*** GIVEN DATA

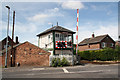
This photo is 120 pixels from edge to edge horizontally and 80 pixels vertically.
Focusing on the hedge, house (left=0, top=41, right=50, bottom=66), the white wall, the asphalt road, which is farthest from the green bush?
the hedge

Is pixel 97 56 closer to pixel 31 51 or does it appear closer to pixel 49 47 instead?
pixel 49 47

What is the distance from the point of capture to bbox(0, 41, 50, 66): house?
17.0 m

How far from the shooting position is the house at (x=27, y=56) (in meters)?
17.0

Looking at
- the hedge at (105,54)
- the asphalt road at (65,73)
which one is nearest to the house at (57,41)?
the hedge at (105,54)

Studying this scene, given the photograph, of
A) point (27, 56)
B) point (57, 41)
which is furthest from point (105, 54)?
point (27, 56)

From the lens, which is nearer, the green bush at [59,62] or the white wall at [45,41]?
the green bush at [59,62]

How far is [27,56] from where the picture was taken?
17469 mm

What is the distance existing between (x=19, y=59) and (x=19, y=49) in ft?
4.70

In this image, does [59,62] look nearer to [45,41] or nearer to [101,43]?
[45,41]

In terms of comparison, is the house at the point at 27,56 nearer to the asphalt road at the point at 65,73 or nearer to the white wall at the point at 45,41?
the asphalt road at the point at 65,73

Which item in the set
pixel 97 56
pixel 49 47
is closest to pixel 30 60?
pixel 49 47

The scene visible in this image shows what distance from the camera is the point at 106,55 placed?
25516 mm

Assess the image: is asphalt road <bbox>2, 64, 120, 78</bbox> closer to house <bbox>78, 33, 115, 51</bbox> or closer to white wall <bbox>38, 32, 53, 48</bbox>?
white wall <bbox>38, 32, 53, 48</bbox>

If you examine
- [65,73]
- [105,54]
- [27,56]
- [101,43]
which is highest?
[101,43]
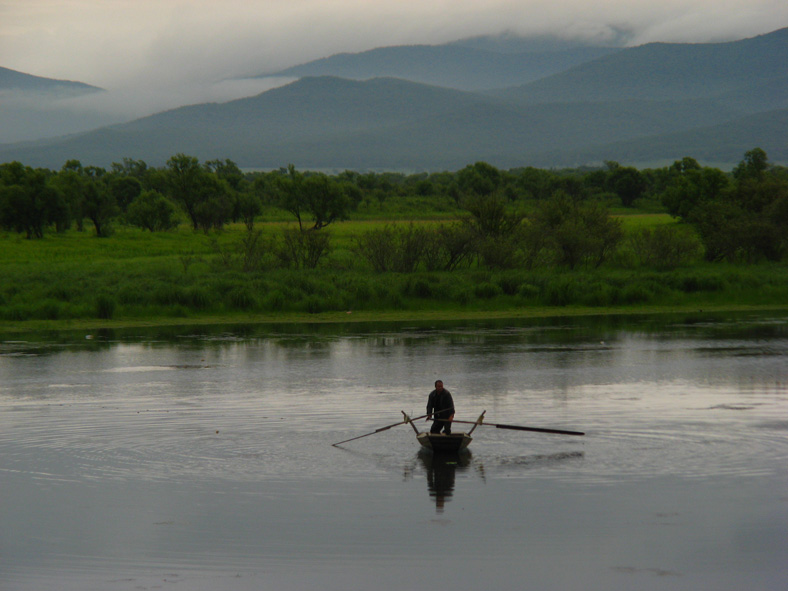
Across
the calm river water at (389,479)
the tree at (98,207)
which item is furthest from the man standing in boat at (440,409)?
the tree at (98,207)

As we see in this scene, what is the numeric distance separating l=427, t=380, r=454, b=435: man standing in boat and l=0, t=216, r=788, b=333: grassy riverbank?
2231 cm

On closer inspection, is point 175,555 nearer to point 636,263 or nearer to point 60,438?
point 60,438

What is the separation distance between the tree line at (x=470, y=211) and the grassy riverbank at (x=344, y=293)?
5.76 feet

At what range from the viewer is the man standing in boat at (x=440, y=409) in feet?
50.1

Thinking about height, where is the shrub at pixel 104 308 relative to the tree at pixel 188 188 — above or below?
below

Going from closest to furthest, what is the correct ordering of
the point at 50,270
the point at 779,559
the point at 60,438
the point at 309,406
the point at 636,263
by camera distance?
the point at 779,559, the point at 60,438, the point at 309,406, the point at 50,270, the point at 636,263

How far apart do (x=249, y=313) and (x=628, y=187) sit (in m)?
74.1

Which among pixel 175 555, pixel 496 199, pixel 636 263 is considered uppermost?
pixel 496 199

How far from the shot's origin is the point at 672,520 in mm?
11320

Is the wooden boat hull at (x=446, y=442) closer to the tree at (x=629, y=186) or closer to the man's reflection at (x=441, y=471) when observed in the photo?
the man's reflection at (x=441, y=471)

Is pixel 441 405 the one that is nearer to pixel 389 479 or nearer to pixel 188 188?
pixel 389 479

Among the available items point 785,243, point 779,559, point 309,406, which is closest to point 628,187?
point 785,243

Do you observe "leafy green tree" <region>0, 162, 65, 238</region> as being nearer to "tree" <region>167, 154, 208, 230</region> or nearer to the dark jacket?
"tree" <region>167, 154, 208, 230</region>

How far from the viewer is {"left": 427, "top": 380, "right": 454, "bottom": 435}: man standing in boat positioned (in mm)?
15281
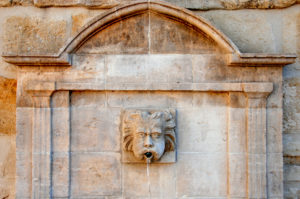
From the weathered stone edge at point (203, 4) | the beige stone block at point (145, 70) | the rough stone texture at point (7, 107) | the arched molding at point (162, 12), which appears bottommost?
the rough stone texture at point (7, 107)

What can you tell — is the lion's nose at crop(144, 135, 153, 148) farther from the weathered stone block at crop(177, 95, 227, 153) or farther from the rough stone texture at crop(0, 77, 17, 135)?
the rough stone texture at crop(0, 77, 17, 135)

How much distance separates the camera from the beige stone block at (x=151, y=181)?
9.93 feet

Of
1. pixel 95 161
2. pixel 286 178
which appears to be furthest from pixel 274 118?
pixel 95 161

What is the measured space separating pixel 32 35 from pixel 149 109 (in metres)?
1.50

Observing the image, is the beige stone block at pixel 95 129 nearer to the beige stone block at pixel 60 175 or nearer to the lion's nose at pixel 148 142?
the beige stone block at pixel 60 175

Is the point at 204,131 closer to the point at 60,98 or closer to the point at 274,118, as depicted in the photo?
the point at 274,118

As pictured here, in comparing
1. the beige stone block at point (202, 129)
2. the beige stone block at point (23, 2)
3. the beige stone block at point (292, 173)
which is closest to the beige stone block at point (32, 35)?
the beige stone block at point (23, 2)

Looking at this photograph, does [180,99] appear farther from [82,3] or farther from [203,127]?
[82,3]

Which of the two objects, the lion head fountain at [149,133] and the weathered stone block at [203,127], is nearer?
the lion head fountain at [149,133]

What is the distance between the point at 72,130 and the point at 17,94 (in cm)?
64

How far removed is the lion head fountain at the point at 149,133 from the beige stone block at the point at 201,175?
0.24 metres

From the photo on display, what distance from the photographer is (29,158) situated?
118 inches

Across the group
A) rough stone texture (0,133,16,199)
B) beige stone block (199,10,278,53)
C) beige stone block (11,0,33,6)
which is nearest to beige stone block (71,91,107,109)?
rough stone texture (0,133,16,199)

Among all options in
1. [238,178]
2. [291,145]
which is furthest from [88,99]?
[291,145]
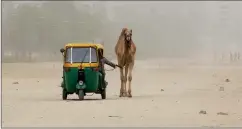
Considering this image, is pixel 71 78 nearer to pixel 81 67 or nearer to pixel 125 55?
pixel 81 67

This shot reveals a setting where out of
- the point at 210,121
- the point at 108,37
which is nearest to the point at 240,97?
the point at 210,121

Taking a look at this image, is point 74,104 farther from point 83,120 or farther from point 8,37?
point 8,37

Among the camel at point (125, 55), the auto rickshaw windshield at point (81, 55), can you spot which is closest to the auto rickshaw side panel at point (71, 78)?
the auto rickshaw windshield at point (81, 55)

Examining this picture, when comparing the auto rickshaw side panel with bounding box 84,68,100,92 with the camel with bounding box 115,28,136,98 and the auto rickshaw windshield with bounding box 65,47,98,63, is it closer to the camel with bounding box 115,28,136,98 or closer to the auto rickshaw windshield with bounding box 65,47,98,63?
the auto rickshaw windshield with bounding box 65,47,98,63

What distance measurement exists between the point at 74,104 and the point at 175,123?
5131 mm

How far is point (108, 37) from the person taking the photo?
116 m

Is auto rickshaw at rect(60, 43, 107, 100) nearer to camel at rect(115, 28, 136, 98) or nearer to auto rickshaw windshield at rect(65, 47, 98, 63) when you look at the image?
auto rickshaw windshield at rect(65, 47, 98, 63)

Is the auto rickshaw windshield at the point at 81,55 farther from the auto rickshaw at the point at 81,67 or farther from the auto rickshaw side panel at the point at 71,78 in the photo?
the auto rickshaw side panel at the point at 71,78

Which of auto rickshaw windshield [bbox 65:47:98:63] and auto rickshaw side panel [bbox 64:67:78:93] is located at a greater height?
auto rickshaw windshield [bbox 65:47:98:63]

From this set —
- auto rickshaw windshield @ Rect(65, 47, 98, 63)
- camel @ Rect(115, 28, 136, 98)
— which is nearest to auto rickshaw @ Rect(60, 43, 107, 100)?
auto rickshaw windshield @ Rect(65, 47, 98, 63)

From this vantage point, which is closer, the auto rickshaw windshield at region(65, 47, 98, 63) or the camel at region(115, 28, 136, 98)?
the auto rickshaw windshield at region(65, 47, 98, 63)

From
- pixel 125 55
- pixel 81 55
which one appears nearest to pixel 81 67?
pixel 81 55

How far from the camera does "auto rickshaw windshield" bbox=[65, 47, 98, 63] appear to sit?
21750 millimetres

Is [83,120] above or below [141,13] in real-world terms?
below
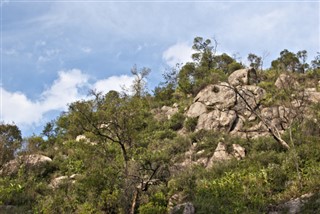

******

» EXERCISE TASK
Find each line in the rows above that contains the string "bounding", and copy those lines out in full.

» COMPLETE ANSWER
Examining this picture, when comparing the auto rickshaw side panel with bounding box 84,68,100,92 with the camel with bounding box 115,28,136,98 and the auto rickshaw windshield with bounding box 65,47,98,63, is it closer to the camel with bounding box 115,28,136,98 or closer to the auto rickshaw windshield with bounding box 65,47,98,63?
the auto rickshaw windshield with bounding box 65,47,98,63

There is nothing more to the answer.